» Exercise
Retype the entries below word for word, leaving out every picture.

» Caption-style text data
"""

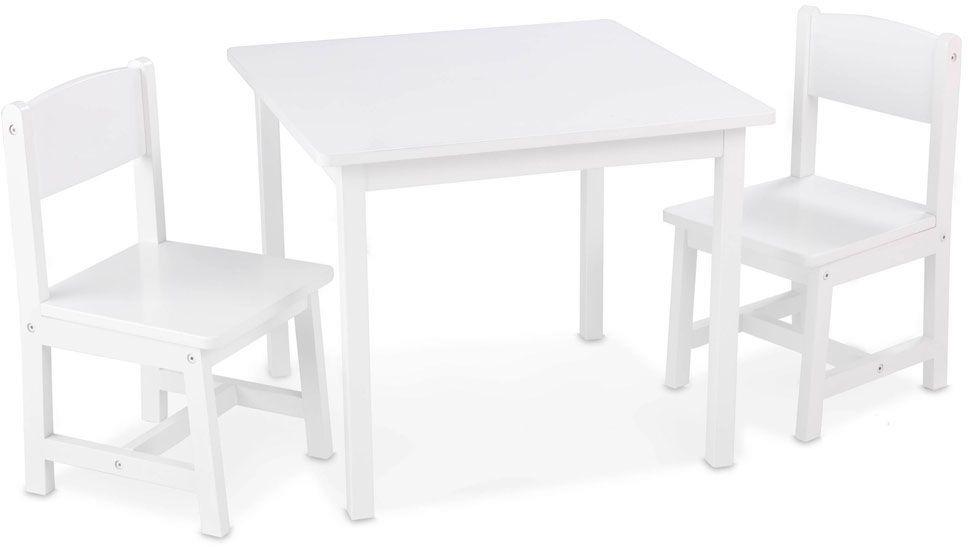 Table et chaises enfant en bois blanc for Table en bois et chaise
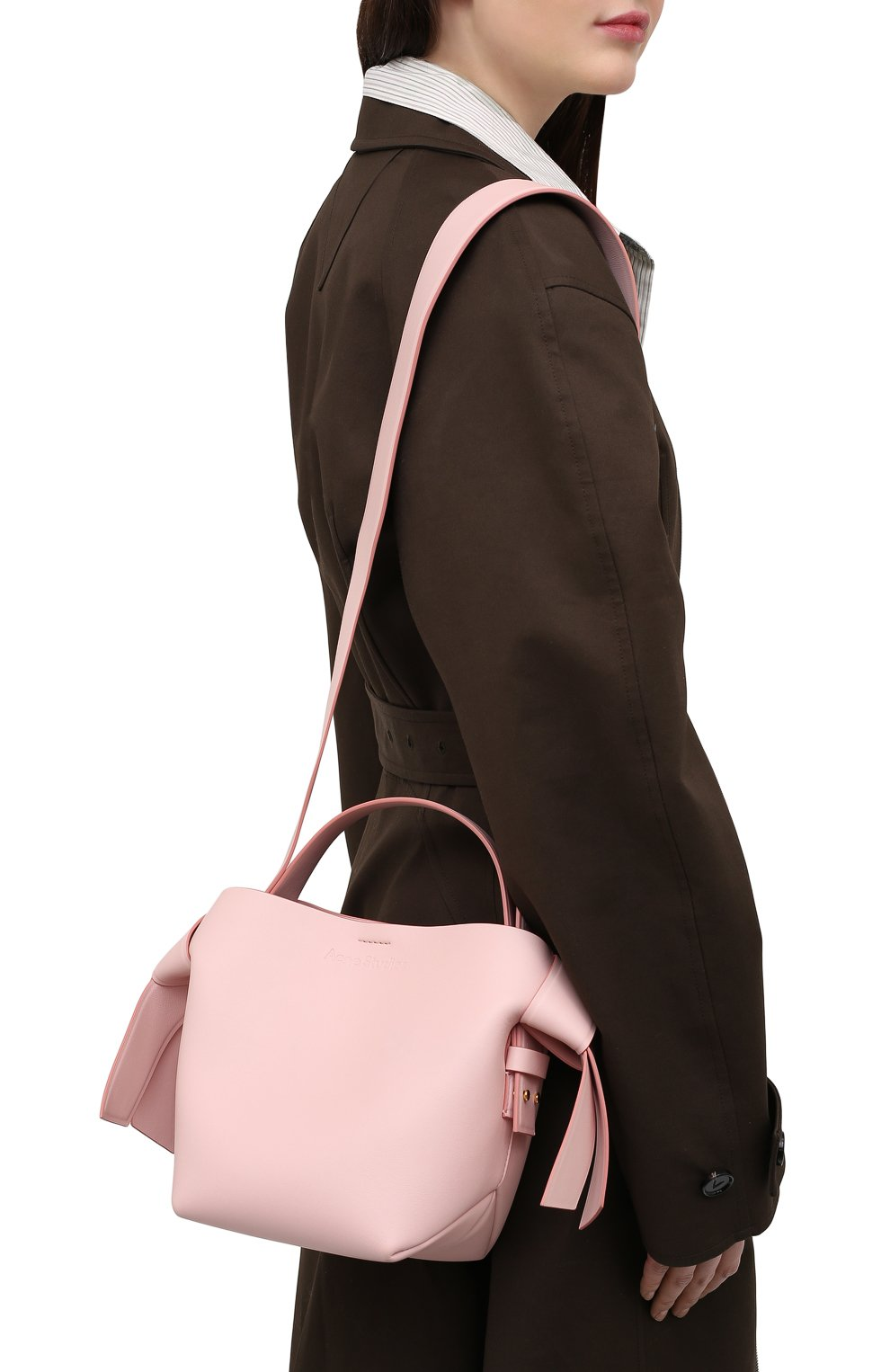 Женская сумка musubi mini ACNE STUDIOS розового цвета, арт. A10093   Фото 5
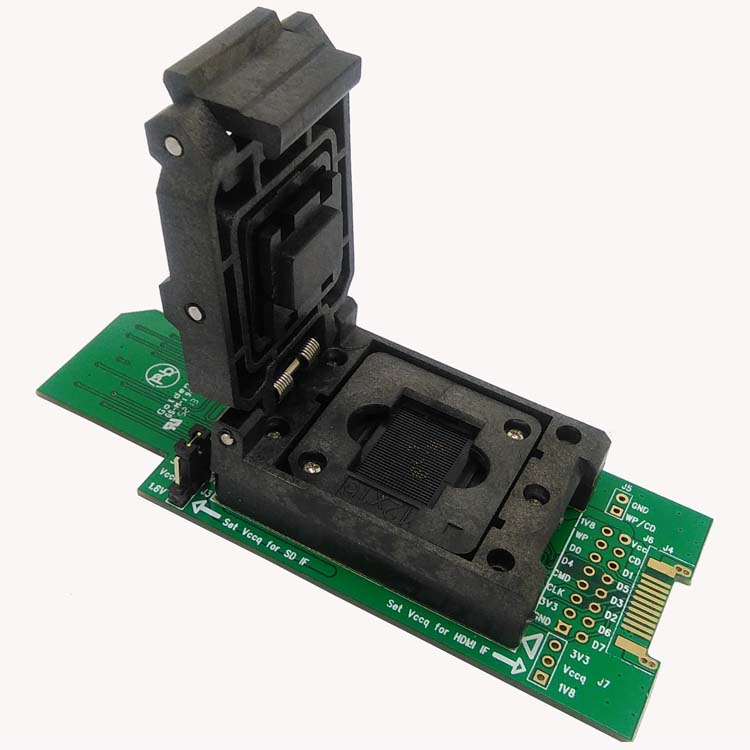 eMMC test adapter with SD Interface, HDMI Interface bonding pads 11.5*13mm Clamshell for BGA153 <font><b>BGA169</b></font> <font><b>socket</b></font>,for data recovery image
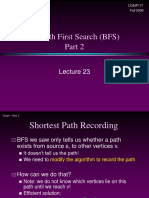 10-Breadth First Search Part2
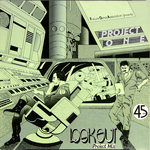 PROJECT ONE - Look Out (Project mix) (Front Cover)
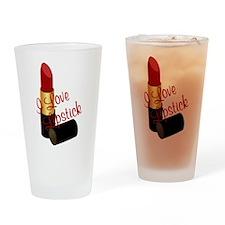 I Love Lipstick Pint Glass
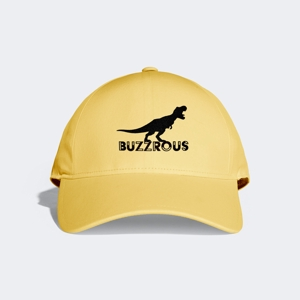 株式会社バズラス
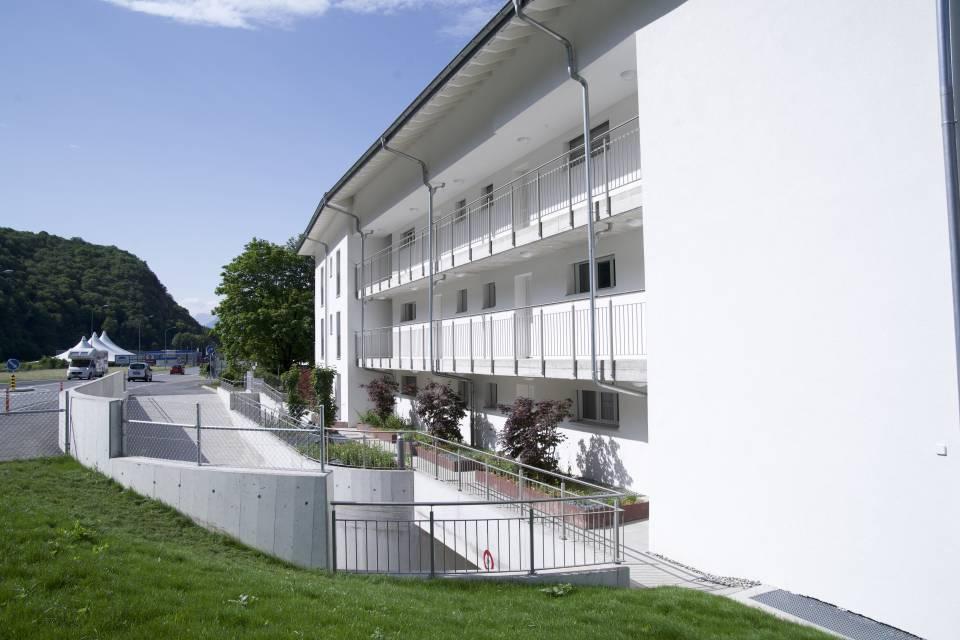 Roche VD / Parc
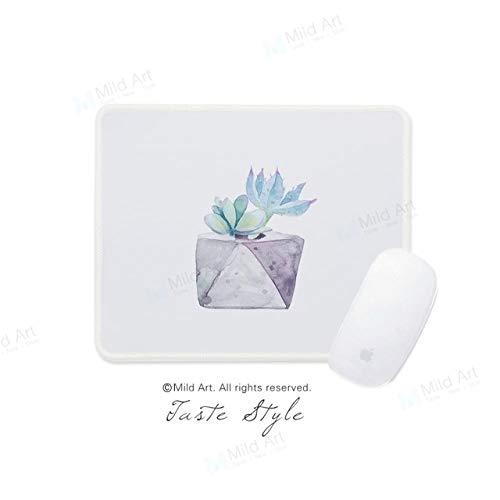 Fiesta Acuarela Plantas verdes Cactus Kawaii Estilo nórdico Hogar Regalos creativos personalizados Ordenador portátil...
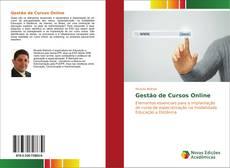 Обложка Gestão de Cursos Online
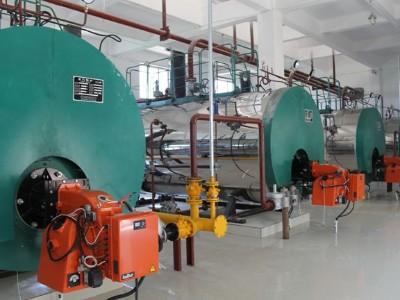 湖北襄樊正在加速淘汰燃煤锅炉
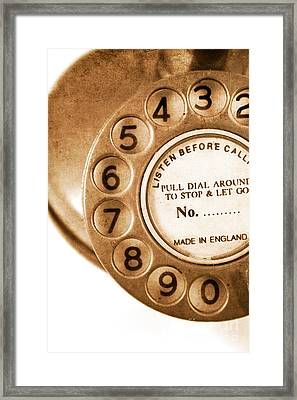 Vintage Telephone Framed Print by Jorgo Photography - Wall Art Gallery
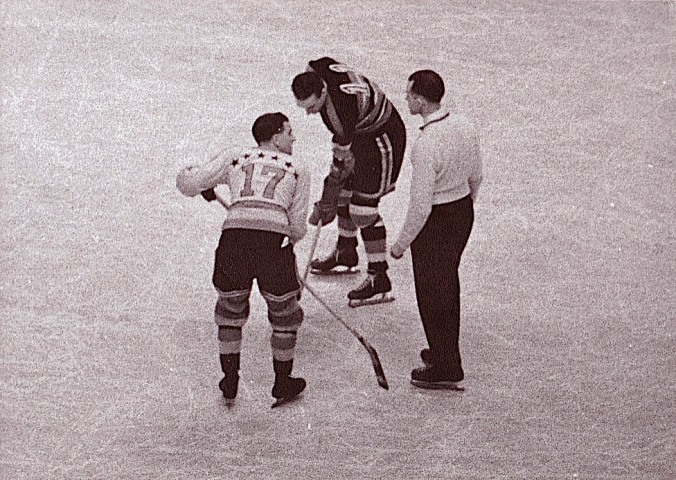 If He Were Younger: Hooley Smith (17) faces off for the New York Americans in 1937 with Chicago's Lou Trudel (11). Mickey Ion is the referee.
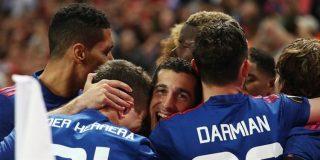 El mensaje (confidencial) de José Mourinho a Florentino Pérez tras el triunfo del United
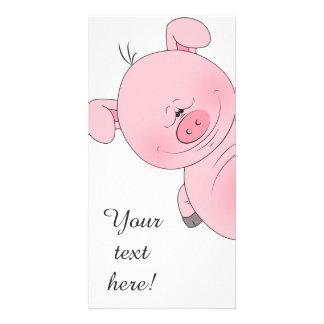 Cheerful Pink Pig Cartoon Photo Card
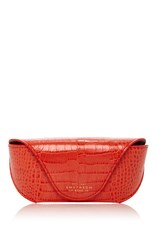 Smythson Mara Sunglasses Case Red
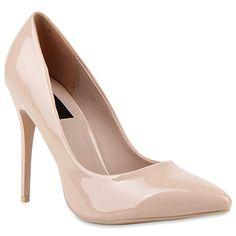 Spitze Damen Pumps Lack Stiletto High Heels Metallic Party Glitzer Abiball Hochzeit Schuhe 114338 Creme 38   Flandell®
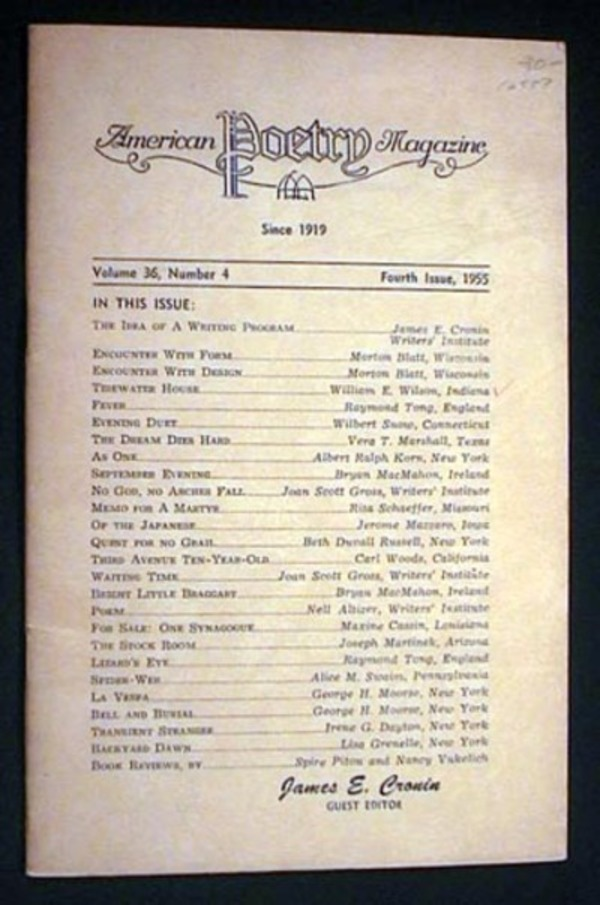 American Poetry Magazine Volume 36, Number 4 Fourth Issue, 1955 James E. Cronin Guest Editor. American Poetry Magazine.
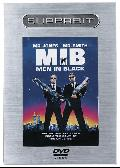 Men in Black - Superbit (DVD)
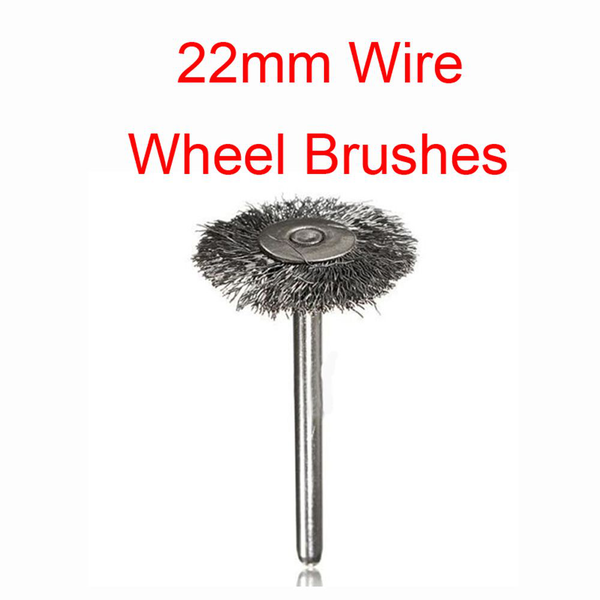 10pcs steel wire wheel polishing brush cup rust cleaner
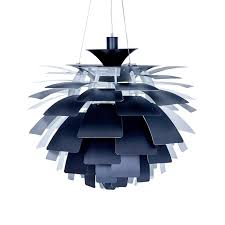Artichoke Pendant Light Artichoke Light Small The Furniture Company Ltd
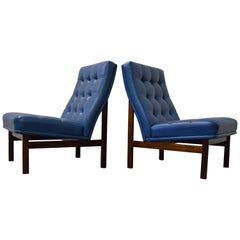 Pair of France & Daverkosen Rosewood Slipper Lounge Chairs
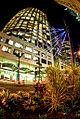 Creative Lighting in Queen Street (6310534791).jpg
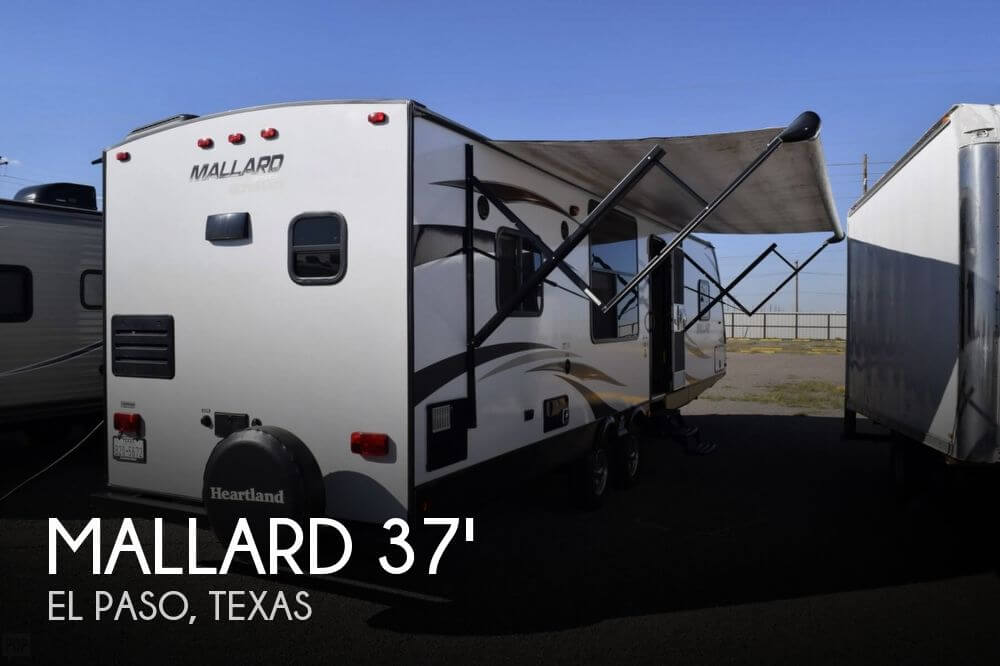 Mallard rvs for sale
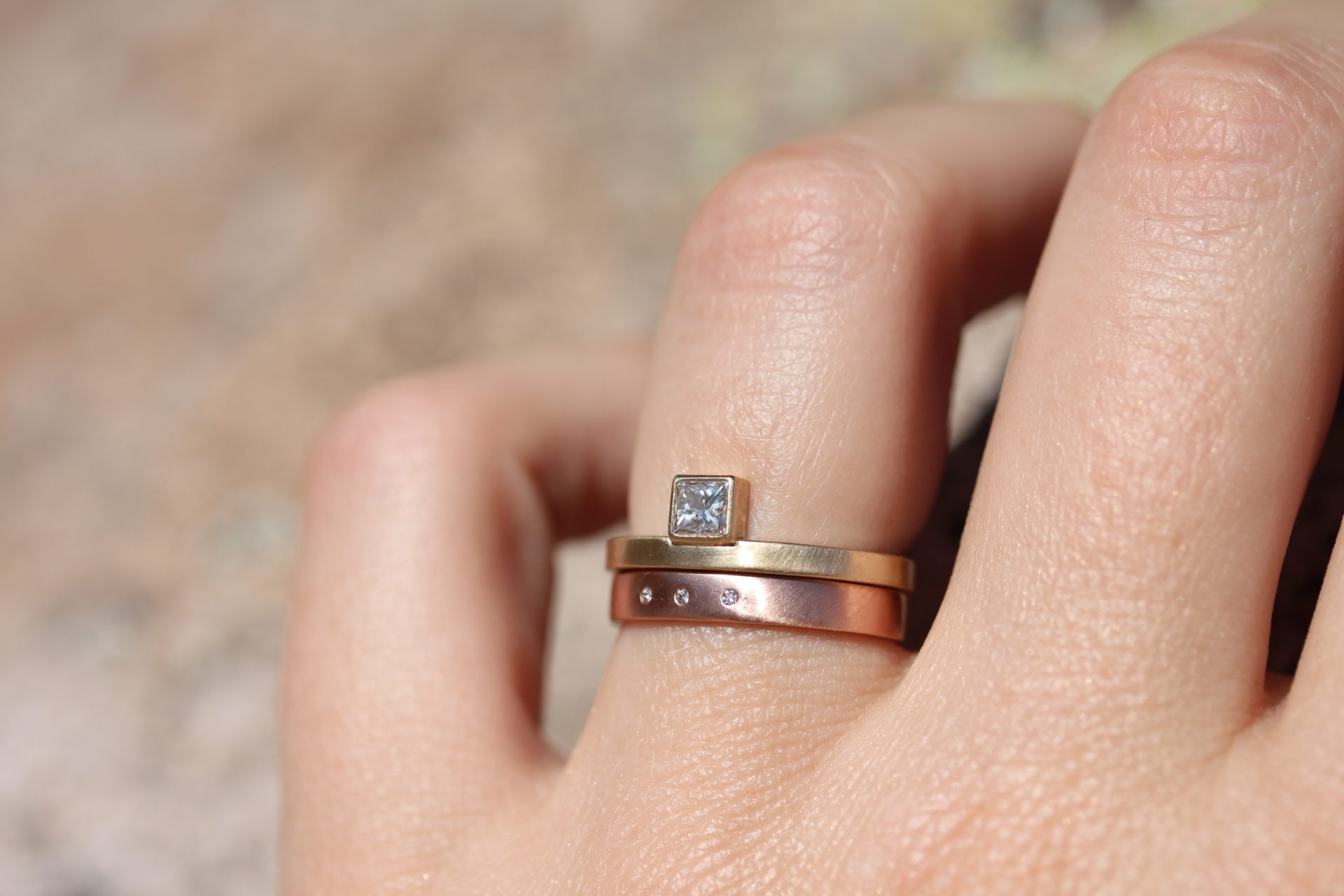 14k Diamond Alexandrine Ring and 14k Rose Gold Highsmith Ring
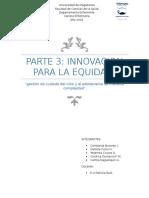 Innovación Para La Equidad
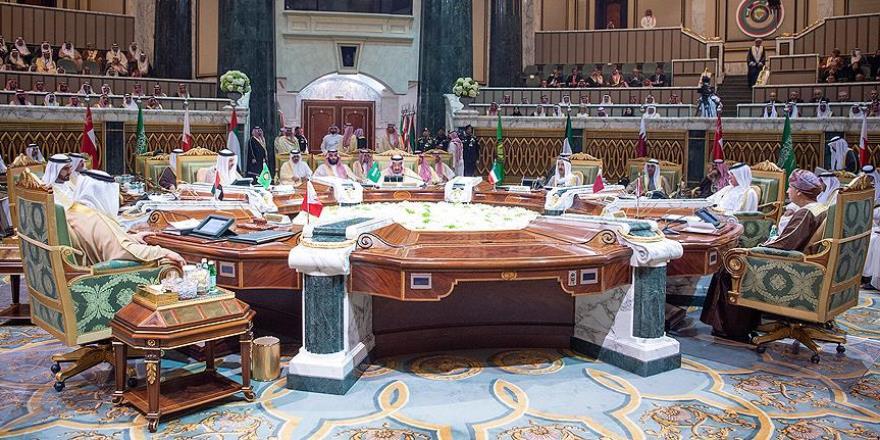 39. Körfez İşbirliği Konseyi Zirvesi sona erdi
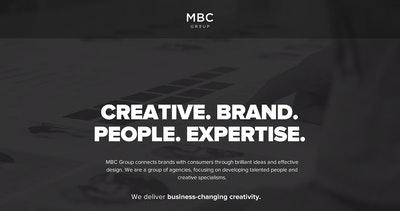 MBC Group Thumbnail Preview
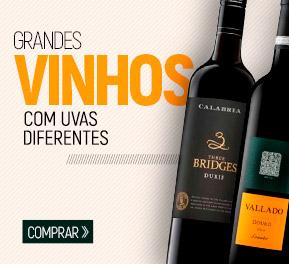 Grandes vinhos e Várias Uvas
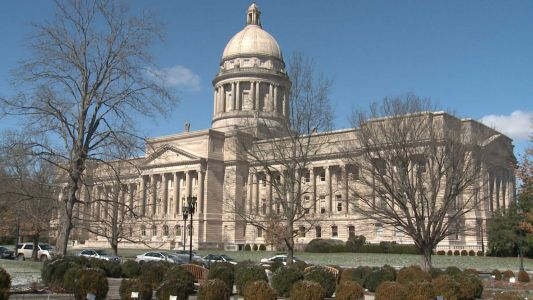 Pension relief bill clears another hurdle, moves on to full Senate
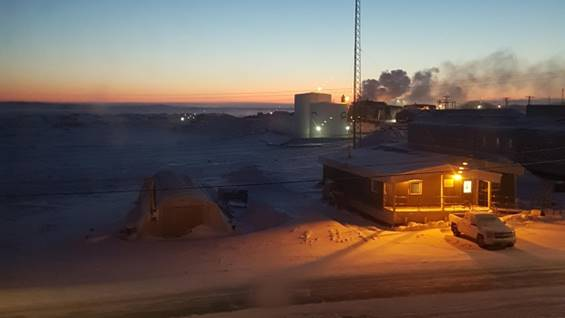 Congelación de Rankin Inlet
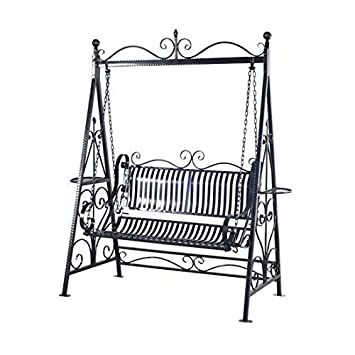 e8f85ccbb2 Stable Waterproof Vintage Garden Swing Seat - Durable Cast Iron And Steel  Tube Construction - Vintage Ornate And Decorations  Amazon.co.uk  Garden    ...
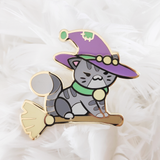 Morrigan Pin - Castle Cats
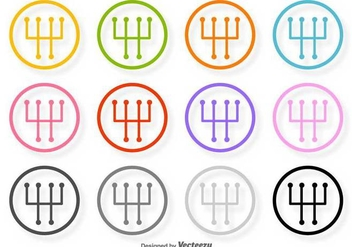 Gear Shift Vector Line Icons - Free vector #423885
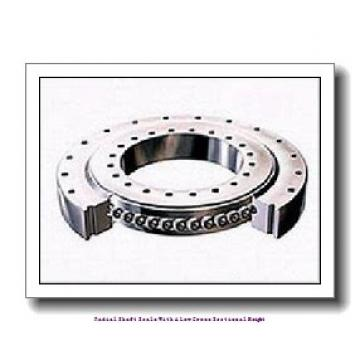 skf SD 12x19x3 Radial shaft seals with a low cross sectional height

"""

» Finished exercise
 Table et chaises enfant en bois blanc for Table en bois et chaise
 Женская сумка musubi mini ACNE STUDIOS розового цвета, арт. A10093   Фото 5
 eMMC test adapter with SD Interface, HDMI Interface bonding pads 11.5*13mm Clamshell for BGA153 <font><b>BGA169</b></font> <font><b>socket</b></font>,for data recovery image
 10-Breadth First Search Part2
 PROJECT ONE - Look Out (Project mix) (Front Cover)
 I Love Lipstick Pint Glass
 株式会社バズラス
 Roche VD / Parc
 Fiesta Acuarela Plantas verdes Cactus Kawaii Estilo nórdico Hogar Regalos creativos personalizados Ordenador portátil...
 Обложка Gestão de Cursos Online
 湖北襄樊正在加速淘汰燃煤锅炉
 Vintage Telephone Framed Print by Jorgo Photography - Wall Art Gallery
 If He Were Younger: Hooley Smith (17) faces off for the New York Americans in 1937 with Chicago's Lou Trudel (11). Mickey Ion is the referee.
 El mensaje (confidencial) de José Mourinho a Florentino Pérez tras el triunfo del United
 Cheerful Pink Pig Cartoon Photo Card
 Smythson Mara Sunglasses Case Red
 Spitze Damen Pumps Lack Stiletto High Heels Metallic Party Glitzer Abiball Hochzeit Schuhe 114338 Creme 38   Flandell®
 American Poetry Magazine Volume 36, Number 4 Fourth Issue, 1955 James E. Cronin Guest Editor. American Poetry Magazine.
 Men in Black - Superbit (DVD)
 10pcs steel wire wheel polishing brush cup rust cleaner
Artichoke Pendant Light Artichoke Light Small The Furniture Company Ltd
 Pair of France & Daverkosen Rosewood Slipper Lounge Chairs
 Creative Lighting in Queen Street (6310534791).jpg
 Mallard rvs for sale
 14k Diamond Alexandrine Ring and 14k Rose Gold Highsmith Ring
 Innovación Para La Equidad
 39. Körfez İşbirliği Konseyi Zirvesi sona erdi
 MBC Group Thumbnail Preview
 Grandes vinhos e Várias Uvas
 Pension relief bill clears another hurdle, moves on to full Senate
 Congelación de Rankin Inlet
 e8f85ccbb2 Stable Waterproof Vintage Garden Swing Seat - Durable Cast Iron And Steel  Tube Construction - Vintage Ornate And Decorations  Amazon.co.uk  Garden    ...
 Morrigan Pin - Castle Cats
 Gear Shift Vector Line Icons - Free vector #423885
 skf SD 12x19x3 Radial shaft seals with a low cross sectional height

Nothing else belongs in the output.